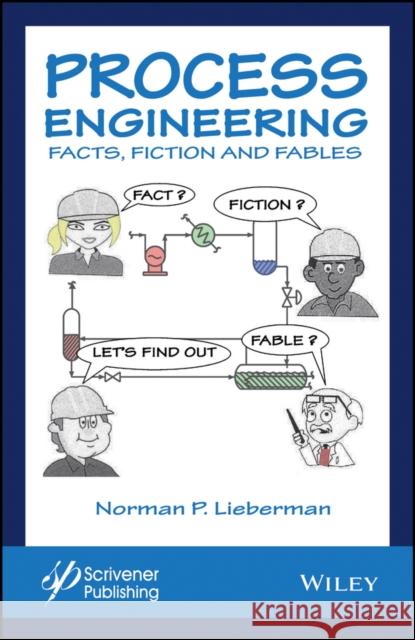 Process Engineering: Facts, Fiction and Fables Lieberman, Norman P. 9781119370277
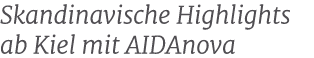 Skandinavische Highlights ab Kiel mit AIDAnova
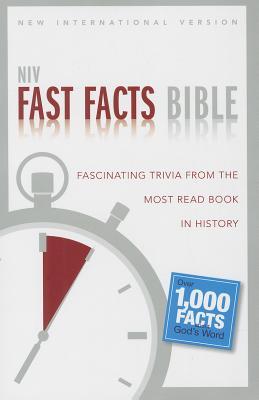 NIV, Fast Facts Bible, Paperback: Fascinating Trivia from the Most Read Book in History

Work to complete:
Give back an exact copy of only the lines from the one with "Skandinavische Highlights ab" through the final line of the material, both included. Pictures do not belong in it.

Result of the exercise:
 Skandinavische Highlights ab Kiel mit AIDAnova
 NIV, Fast Facts Bible, Paperback: Fascinating Trivia from the Most Read Book in History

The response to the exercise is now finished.